__THE PROBLEM__.
Please identify every line in the records that contains the word "distance" and copy each of those lines.

# start of MATERIAL SHOWN

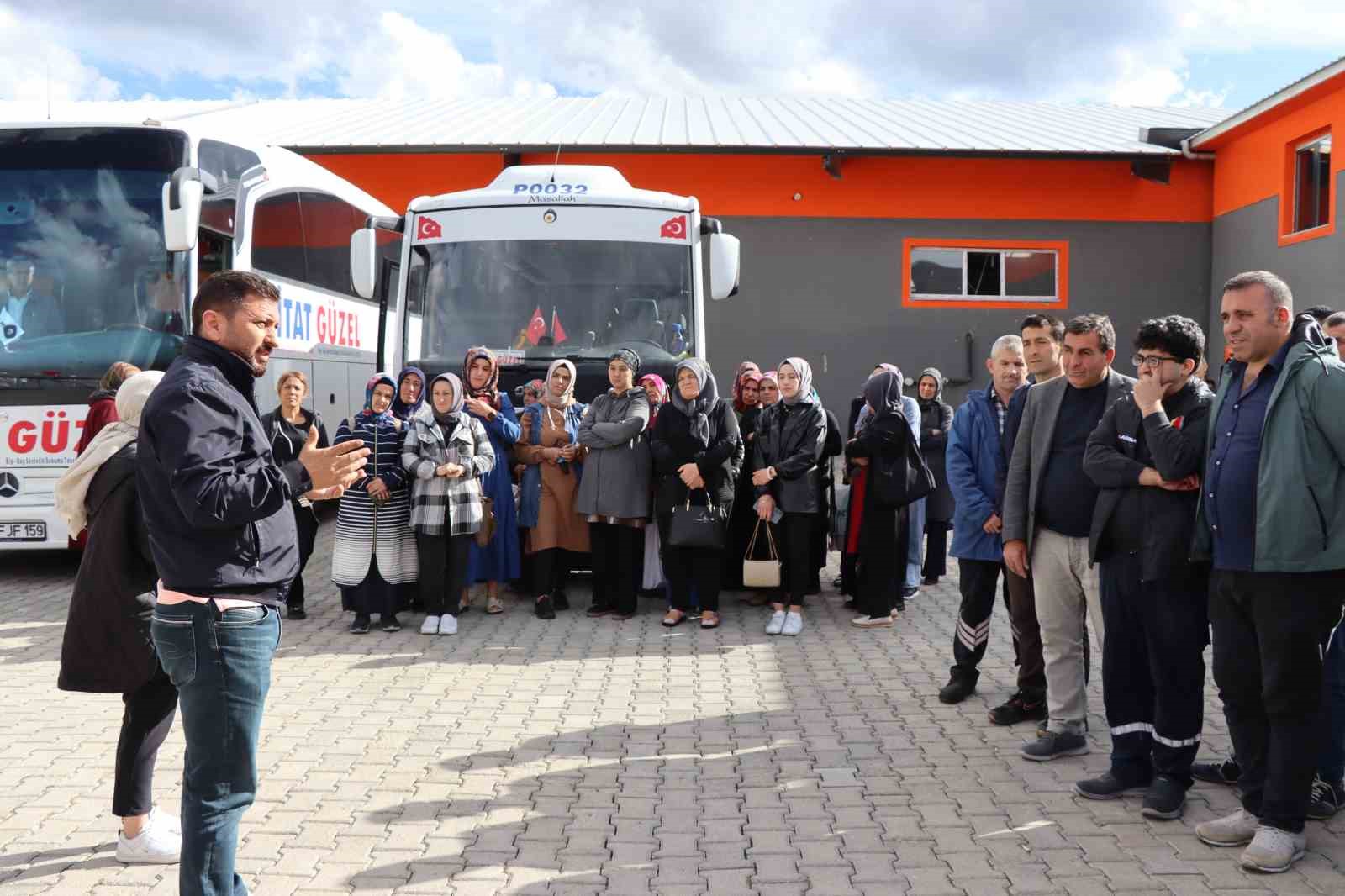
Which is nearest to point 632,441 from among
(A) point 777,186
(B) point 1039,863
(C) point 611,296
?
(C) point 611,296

# end of MATERIAL SHOWN
# start of MATERIAL SHOWN

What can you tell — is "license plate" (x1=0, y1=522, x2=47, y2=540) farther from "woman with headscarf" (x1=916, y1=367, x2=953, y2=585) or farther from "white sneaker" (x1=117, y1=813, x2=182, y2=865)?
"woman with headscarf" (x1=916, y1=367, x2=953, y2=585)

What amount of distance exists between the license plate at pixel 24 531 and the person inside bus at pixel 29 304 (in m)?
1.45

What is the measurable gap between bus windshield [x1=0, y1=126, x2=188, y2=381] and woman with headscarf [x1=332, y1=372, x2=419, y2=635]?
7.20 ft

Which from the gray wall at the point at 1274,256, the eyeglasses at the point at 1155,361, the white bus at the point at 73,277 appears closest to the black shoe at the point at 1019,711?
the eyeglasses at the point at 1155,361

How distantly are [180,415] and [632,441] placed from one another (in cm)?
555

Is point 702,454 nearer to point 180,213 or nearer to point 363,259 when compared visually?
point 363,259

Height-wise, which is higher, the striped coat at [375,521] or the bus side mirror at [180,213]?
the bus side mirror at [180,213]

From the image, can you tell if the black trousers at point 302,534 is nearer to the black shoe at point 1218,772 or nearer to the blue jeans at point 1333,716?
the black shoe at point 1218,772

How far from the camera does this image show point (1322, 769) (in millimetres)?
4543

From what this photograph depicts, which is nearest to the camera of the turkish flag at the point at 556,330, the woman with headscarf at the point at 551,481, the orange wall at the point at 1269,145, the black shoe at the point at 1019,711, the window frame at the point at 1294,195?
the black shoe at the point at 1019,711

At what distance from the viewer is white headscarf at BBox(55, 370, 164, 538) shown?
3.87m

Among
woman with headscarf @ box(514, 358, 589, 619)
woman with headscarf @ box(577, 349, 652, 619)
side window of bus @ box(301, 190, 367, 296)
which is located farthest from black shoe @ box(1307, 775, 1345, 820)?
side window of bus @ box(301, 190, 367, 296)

# end of MATERIAL SHOWN

__RESULT OF THIS EXERCISE__.
What amount of distance exists between the license plate at pixel 24 531 and the person inside bus at pixel 29 304 (in m)?
At what distance from the viewer is white headscarf at BBox(55, 370, 164, 538) shown?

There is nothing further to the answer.